Harrer fue, ya digo, testigo privilegiado de suculentos episodios históricos, a la par que protagonista desinteresado de los mismos. Su influencia en los ancestrales modos de vida del Dalai Lama pudo conseguir que a día de hoy la figura espiritual de tan alto mandatario de la fe budista sea mundialmente valorada y que sus maneras, sin alejarse de las atávicas disciplinas espirituales de sus antecesores, se hayan convertido a día de hoy en una suerte de vintage way of life (si es que algún sentido tiene eso). Hoy podemos observar la grácil sonrisa del Dalai tras las monturas de titanio de sus gafas graduadas, y el etéreo saludo de su majestuosa mano anudado al brillo inocuo de un reloj de diseño suizo.

Después, con la sibilina intención de desmontar la fama alcanzada por su libro, fue el alpinista austríaco vilipendiado por su pasado nazi, a la sombra herrumbrosa de un Reich que pretendía alcanzar distintas cimas que las que él pudo explorar. Como con Céline, ese otro poeta, aunque de la misma manera se le ha proporcionado a aquél una jugosa cuota de fama inesperada.

El deportista compatriota del alpinista, ese de nombre impronunciable que ha saltado desde un ingenio aeronaútico, cegado por el vértigo y por los focos de miles de cámaras, dudo que haya pertenecido en su tierna juventud a algún grupúsculo admirador de Hitler. O, de haberlo hecho, casi seguro que jamás alcanzaremos a saberlo. Su gesta ha sido fulgurante, veloz, trepidante, carente de la pausa y sosiego tibetanos, extirpada de toda glosa más allá del número de caracteres con que los grandes rotativos obligan a sus asalariados a garabatear sus crónicas periodísticas.

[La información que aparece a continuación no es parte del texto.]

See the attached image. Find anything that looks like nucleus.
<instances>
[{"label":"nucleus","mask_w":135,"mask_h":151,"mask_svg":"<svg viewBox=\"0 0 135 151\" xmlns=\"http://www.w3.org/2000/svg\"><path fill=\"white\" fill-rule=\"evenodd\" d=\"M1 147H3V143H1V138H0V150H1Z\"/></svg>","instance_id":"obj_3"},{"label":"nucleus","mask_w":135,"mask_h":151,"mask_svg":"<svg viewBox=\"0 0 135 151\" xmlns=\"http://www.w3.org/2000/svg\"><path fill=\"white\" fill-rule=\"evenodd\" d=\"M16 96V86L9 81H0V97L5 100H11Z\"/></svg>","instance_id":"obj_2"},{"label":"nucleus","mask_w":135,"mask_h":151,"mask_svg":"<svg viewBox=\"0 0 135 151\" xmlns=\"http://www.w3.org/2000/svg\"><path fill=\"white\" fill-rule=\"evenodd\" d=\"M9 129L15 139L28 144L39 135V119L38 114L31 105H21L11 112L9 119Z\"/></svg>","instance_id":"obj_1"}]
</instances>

Sí, cierto, queda la imagen, pero a Harrer ya le dedicaron un filme de larga duración, protagonizado además por una de las más relumbrantes estrellas hollywoodienses. La caída libre del hombre-pájaro no va mucho más allá de los 4 minutos.

No cabe la menor duda: vivimos tiempos vertiginosos y los superhéroes se disfrazan con llamativos colores o con tecnológicos trajes de astronauta. Sus hazañas son impactantes, en lo visual y lo grandilocuente, pero temo que su clausura alcance la misma espectacularidad dramática y nos hayamos dejado por el camino el dulce aroma de la pausa y la trascendencia. Ya lo decía mi abuelo, y soy yo respetuoso con la sabiduría de los mayores (como los tibetanos): quien mucho corre pronto para.